Nesterov Accelerated Gradient

Slow down the velocities before hitting the local optimum by looking ahead the estimated update \(\theta - \gamma v_{t-1}\).

\[\begin{align*} v_t &= \gamma v_{t-1} + \eta \nabla_{\theta} J(\theta - \gamma v_{t-1}) \\ \theta &= \theta - v_t \end{align*}\]

AdaGrad

It introduces per-parameter updates or learning rates, which is good for sparse data, since it can run a bigger step for the parameters that are rarely updated, and vice versa. On successful story for this is that Glove, a well-known word embedding model, uses this for updating rare words’ embedding.

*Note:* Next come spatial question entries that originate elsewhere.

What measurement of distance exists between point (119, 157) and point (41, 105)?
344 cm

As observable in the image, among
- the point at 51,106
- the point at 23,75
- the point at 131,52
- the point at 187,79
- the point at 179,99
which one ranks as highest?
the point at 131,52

\[\begin{align*} \theta_{t+1} &= \theta_t - \frac{\eta}{\sqrt{G_t + \epsilon}} \odot g_t \end{align*}\]

where \(G_t\) is the sum of squared historical gradients.

AdaDelta

The weaknesses of AdaGrad are (1) that the learning rate will eventually become infinitesimally small and (2) that the updates based on the gradients and the learning rates are different in “units”.

To solve the first problem, it uses a decaying average gradients: \[ G_t = \rho G_{t-1} + (1-\rho) g_t^2 \] And for the second problem, they create another variable \(\Delta x_t\) and store histories of the variable using the same way as the gradients so that it maintains the hypothetical “units”. Note that the \(\Delta x_t\) can also be noted as \(\Delta \theta_t\) if that makes you feel more compatible to other algorithms.

\[\begin{align*} \Delta x_t &= - \frac{\sqrt{D_{t-1} + \epsilon}}{\sqrt{G_t + \epsilon}} g_t \\ D_t &= \eta D_{t-1} + (1-\eta) \Delta x_t^2 \\ x_{t+1} &= x_t + \Delta x_t \end{align*}\]

Note that this method doesn’t even need the initial learning rate. It completely depends on the historical \(\Delta x_t\).

RMSprop

This is basically the AdaDelta that skips the unit issue.

\[\begin{align*} G_t &= \rho G_{t-1} + (1-\rho) g_t^2 \\ \theta_{t+1} &= \theta_t - \frac{\eta}{\sqrt{G_t + \epsilon}} g_t \end{align*}\]

Adam

A mix of AdaGrad and RMSProp. Adam calculates a decaying average of the gradient and the squared gradient, controlled by \(\beta_1\) and \(\beta_2\).

\[\begin{align*} m_t &= \beta_1 m_{t-1} + (1-\beta_1) g_t \\ v_t &= \beta_1 v_{t-1} + (1-\beta_1) g_t^2 \end{align*}\]

where \(m_t\) is the first moment (mean) and \(v_t\) is the second moment (uncentered variance). Moreover, to avoid that in the early steps they would bias toward zero, a bias correlation mechanism is adopted.

\[\begin{align*} \hat{m}_t &= \frac{m_t}{1-\beta_1^t} \\ \hat{v}_t &= \frac{v_t}{1-\beta_2^t} \end{align*}\]

Lastly, the Adam update rule \[ \theta_{t+1} = \theta_t - \frac{\eta}{\sqrt{\hat{v}_t} + \epsilon} \hat{m}_t \]

The author also suggests values for each parameter:

  • \(\eta\): 0.1
  • \(\beta_1\): 0.9
  • \(\beta_2\): 0.999
  • \(\epsilon\): 10e-8

Take home

In modern deep learning frameworks, two commonly suggested optimization algorithms worth trying first are

  • SGD + Nesterov
  • Adam

References

  1. https://machinelearningmastery.com/adam-optimization-algorithm-for-deep-learning/
  2. http://cs231n.github.io/neural-networks-3/
  3. An overview of gradient descent optimization algorithms
  4. Adam: A Method for Stochastic Optimization
Written on October 15, 2017